Alissa Smith, GVSU
Kendall Hamilton, MD
Alissa Smith, GVSU, and Kendall Hamilton, MD, with the device
L to R: Shabbir Choudhuri, PhD, Alissa Smith, GVSU
Gauntlet also referred to as Sheath Device
When Alissa Smith began her college studies, she wasn’t sure what kind of career she wanted to pursue. Now a graduate student in biomedical engineering at Grand Valley State University (GVSU), she no longer has any doubts. Since joining the Spectrum Health Innovations team as an intern in May 2017, her path ahead is clear.
“I first learned about the internship opportunity from my engineering professor and adviser at GVSU, Professor John Farris,” Smith says. “After having a medical device project in Dr. Farris’ product design course, I knew that I wanted to pursue biomedical engineering. Working at Innovations has been extremely beneficial to get the hands-on experience while finishing my master’s degree.”
“I knew Alissa was right for this internship,” Farris says. “She was an undergrad in product design at that point, so she had a lot of the skills Spectrum Health Innovations wanted—she knew a lot more than just the technical part.”
Shabbir Choudhuri, director of the graduate program at GVSU, agrees. “When SHI described what kind of student they wanted for this internship—versatile, can cross boundaries, creative, has ideation capability, can work with little direction—I thought of Alissa. She was pursuing a combined degree in a 5-year program, so I knew her attributes made her a strong candidate.”
Spectrum Health Innovations agreed and put Smith to work on several projects. One of those projects became her thesis project, titled “Design and Testing of a Sheath Device to Secure Rotator Cuff Anchors in Osteoporotic Bone.”

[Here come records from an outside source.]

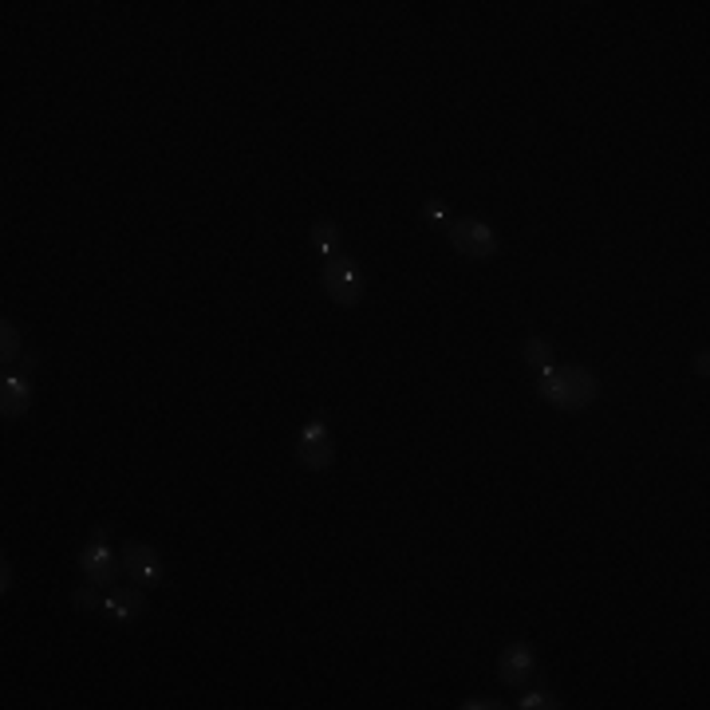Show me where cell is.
<instances>
[{
	"mask_svg": "<svg viewBox=\"0 0 710 710\" xmlns=\"http://www.w3.org/2000/svg\"><path fill=\"white\" fill-rule=\"evenodd\" d=\"M537 391L557 411H585L600 399V379L588 367H545Z\"/></svg>",
	"mask_w": 710,
	"mask_h": 710,
	"instance_id": "obj_1",
	"label": "cell"
},
{
	"mask_svg": "<svg viewBox=\"0 0 710 710\" xmlns=\"http://www.w3.org/2000/svg\"><path fill=\"white\" fill-rule=\"evenodd\" d=\"M446 237H450L454 253H462L466 261H489L497 253V233L489 230L478 217H458V222L446 225Z\"/></svg>",
	"mask_w": 710,
	"mask_h": 710,
	"instance_id": "obj_2",
	"label": "cell"
},
{
	"mask_svg": "<svg viewBox=\"0 0 710 710\" xmlns=\"http://www.w3.org/2000/svg\"><path fill=\"white\" fill-rule=\"evenodd\" d=\"M320 280H324L327 296H332L340 308H355L363 300V272H359L355 261H348V253H343V257H335V261H327L324 272H320Z\"/></svg>",
	"mask_w": 710,
	"mask_h": 710,
	"instance_id": "obj_3",
	"label": "cell"
},
{
	"mask_svg": "<svg viewBox=\"0 0 710 710\" xmlns=\"http://www.w3.org/2000/svg\"><path fill=\"white\" fill-rule=\"evenodd\" d=\"M79 569H84L87 585H115L118 561H115V553L107 549V525L91 533V545L79 553Z\"/></svg>",
	"mask_w": 710,
	"mask_h": 710,
	"instance_id": "obj_4",
	"label": "cell"
},
{
	"mask_svg": "<svg viewBox=\"0 0 710 710\" xmlns=\"http://www.w3.org/2000/svg\"><path fill=\"white\" fill-rule=\"evenodd\" d=\"M123 569H126V577H134V585H139V588H158L162 580H166L158 557H154L147 545H134V541L123 549Z\"/></svg>",
	"mask_w": 710,
	"mask_h": 710,
	"instance_id": "obj_5",
	"label": "cell"
},
{
	"mask_svg": "<svg viewBox=\"0 0 710 710\" xmlns=\"http://www.w3.org/2000/svg\"><path fill=\"white\" fill-rule=\"evenodd\" d=\"M533 651L525 648V643H513V648L502 651V659H497V679L505 682V687H521L525 679L533 675Z\"/></svg>",
	"mask_w": 710,
	"mask_h": 710,
	"instance_id": "obj_6",
	"label": "cell"
},
{
	"mask_svg": "<svg viewBox=\"0 0 710 710\" xmlns=\"http://www.w3.org/2000/svg\"><path fill=\"white\" fill-rule=\"evenodd\" d=\"M147 612V596H142V588H115L103 596V616H111V620H139V616Z\"/></svg>",
	"mask_w": 710,
	"mask_h": 710,
	"instance_id": "obj_7",
	"label": "cell"
},
{
	"mask_svg": "<svg viewBox=\"0 0 710 710\" xmlns=\"http://www.w3.org/2000/svg\"><path fill=\"white\" fill-rule=\"evenodd\" d=\"M32 403V383L28 375H8L0 379V411H4V418H20L24 411H28Z\"/></svg>",
	"mask_w": 710,
	"mask_h": 710,
	"instance_id": "obj_8",
	"label": "cell"
},
{
	"mask_svg": "<svg viewBox=\"0 0 710 710\" xmlns=\"http://www.w3.org/2000/svg\"><path fill=\"white\" fill-rule=\"evenodd\" d=\"M332 439L327 442H300V450H296V462H300V470H308V473H324L327 466H332Z\"/></svg>",
	"mask_w": 710,
	"mask_h": 710,
	"instance_id": "obj_9",
	"label": "cell"
},
{
	"mask_svg": "<svg viewBox=\"0 0 710 710\" xmlns=\"http://www.w3.org/2000/svg\"><path fill=\"white\" fill-rule=\"evenodd\" d=\"M312 249L320 253L324 265H327V261H335V257H343V249H340V230H335V222H316V225H312Z\"/></svg>",
	"mask_w": 710,
	"mask_h": 710,
	"instance_id": "obj_10",
	"label": "cell"
},
{
	"mask_svg": "<svg viewBox=\"0 0 710 710\" xmlns=\"http://www.w3.org/2000/svg\"><path fill=\"white\" fill-rule=\"evenodd\" d=\"M521 355H525V363H529V367H537V371L553 367V343H549V340H541V335H533V340H525Z\"/></svg>",
	"mask_w": 710,
	"mask_h": 710,
	"instance_id": "obj_11",
	"label": "cell"
},
{
	"mask_svg": "<svg viewBox=\"0 0 710 710\" xmlns=\"http://www.w3.org/2000/svg\"><path fill=\"white\" fill-rule=\"evenodd\" d=\"M0 359H4V367L20 359V332H16L12 320H0Z\"/></svg>",
	"mask_w": 710,
	"mask_h": 710,
	"instance_id": "obj_12",
	"label": "cell"
},
{
	"mask_svg": "<svg viewBox=\"0 0 710 710\" xmlns=\"http://www.w3.org/2000/svg\"><path fill=\"white\" fill-rule=\"evenodd\" d=\"M71 604L76 608H84V612H103V596L95 592V585L91 588H76L71 592Z\"/></svg>",
	"mask_w": 710,
	"mask_h": 710,
	"instance_id": "obj_13",
	"label": "cell"
},
{
	"mask_svg": "<svg viewBox=\"0 0 710 710\" xmlns=\"http://www.w3.org/2000/svg\"><path fill=\"white\" fill-rule=\"evenodd\" d=\"M517 706H521V710H541V706H549V710H553V706H561V703H557V695H553V690H529V695H525Z\"/></svg>",
	"mask_w": 710,
	"mask_h": 710,
	"instance_id": "obj_14",
	"label": "cell"
},
{
	"mask_svg": "<svg viewBox=\"0 0 710 710\" xmlns=\"http://www.w3.org/2000/svg\"><path fill=\"white\" fill-rule=\"evenodd\" d=\"M332 434H327V423H324V415H312V423L304 426V434H300V442H327Z\"/></svg>",
	"mask_w": 710,
	"mask_h": 710,
	"instance_id": "obj_15",
	"label": "cell"
},
{
	"mask_svg": "<svg viewBox=\"0 0 710 710\" xmlns=\"http://www.w3.org/2000/svg\"><path fill=\"white\" fill-rule=\"evenodd\" d=\"M502 703H497V698H466V703H462V710H497Z\"/></svg>",
	"mask_w": 710,
	"mask_h": 710,
	"instance_id": "obj_16",
	"label": "cell"
},
{
	"mask_svg": "<svg viewBox=\"0 0 710 710\" xmlns=\"http://www.w3.org/2000/svg\"><path fill=\"white\" fill-rule=\"evenodd\" d=\"M695 371H698V375L706 379V371H710V359H706V351H698V355H695Z\"/></svg>",
	"mask_w": 710,
	"mask_h": 710,
	"instance_id": "obj_17",
	"label": "cell"
},
{
	"mask_svg": "<svg viewBox=\"0 0 710 710\" xmlns=\"http://www.w3.org/2000/svg\"><path fill=\"white\" fill-rule=\"evenodd\" d=\"M0 572H4V580H0V588L8 592V588H12V569H8V561H4V569H0Z\"/></svg>",
	"mask_w": 710,
	"mask_h": 710,
	"instance_id": "obj_18",
	"label": "cell"
}]
</instances>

Smith has been working with Kendall Hamilton, MD, orthopedic and sports medicine, Spectrum Health Medical Group, to design a device, called a gauntlet, bone sleeve, or sheath. Dr. Hamilton was the originator of the idea, and Smith became the designer and engineer.
“Rotator cuff disease is a common problem in the 40- to 60-year age group,” Dr. Hamilton says. “About 40 percent of people in that age group get a rotator cuff tear. A tear like that can cause pain when reaching, extending or lifting an arm, or just carrying things. It can cause significant pain at night, too, disturbing sleep.”
Repairing such a tear is a common surgery, with the surgeon sewing the torn tendon back to the bone, then using a suture anchor to keep it in place. Seems simple enough, but that same age group often suffers from another condition—osteoporosis or osteopenia.
“That means the bone has become soft,” Smith explains. “It can disintegrate during surgery, or it’s just too soft to hold the anchor in place.”
The result, Dr. Hamilton says, is that repairs to the rotator cuff fail 20 to 60 percent of the time. The tendon may not heal, or it tears again, or the suture anchor doesn’t hold in the too-soft bone. Surgeon and intern put their heads together to design a solution.
“I designed a sheath that changes configuration to provide fixation in soft bone. For patients that need a revision surgery, the sheath will also serve as a solution.”
“The sheath will decrease re-tears and cuff failure,” Dr. Hamilton says. “We will be testing it on bone models with suture anchors, with a plan for filing for a patent.”
If the intern has learned a lot with her hands-on work alongside the surgeon, the surgeon says he has learned from the intern. “She taught me how to think outside the box,” Dr. Hamilton says. “Alissa helped me see in three dimensions and to think through how we would test it. She brought energy to our team and kept us motivated.”
The rotator cuff sheath was not Smith’s only project at SHI. She has also worked on a drop box for lab specimens that will ensure patient privacy and resists tampering. On that, she partnered with Nick Rambow, MLS (ASCP), MS, lab manager, Spectrum Health.
“Alissa was ready and onboard with our project,” Rambow says. “We had an initial conversation, and from that, she came up with an innovative concept. It’s being marketed now.”
“Working at Spectrum Health Innovations has given me such valuable experience working with clinicians, physicians, surgeons, engineers, and in business roles,” Alissa says. “I’ve really enjoyed being part of a team that takes ideas from clinicians and makes them into real health care products.”
“Working at Spectrum Health Innovations has given me such valuable experience working with clinicians, physicians, surgeons, engineers, and in business roles. I’ve really enjoyed being part of a team that takes ideas from clinicians and makes them into real health care products.”
“She taught me how to think outside the box. Alissa helped me see in three dimensions and to think through how we would test it. She brought energy to our team and kept us motivated.”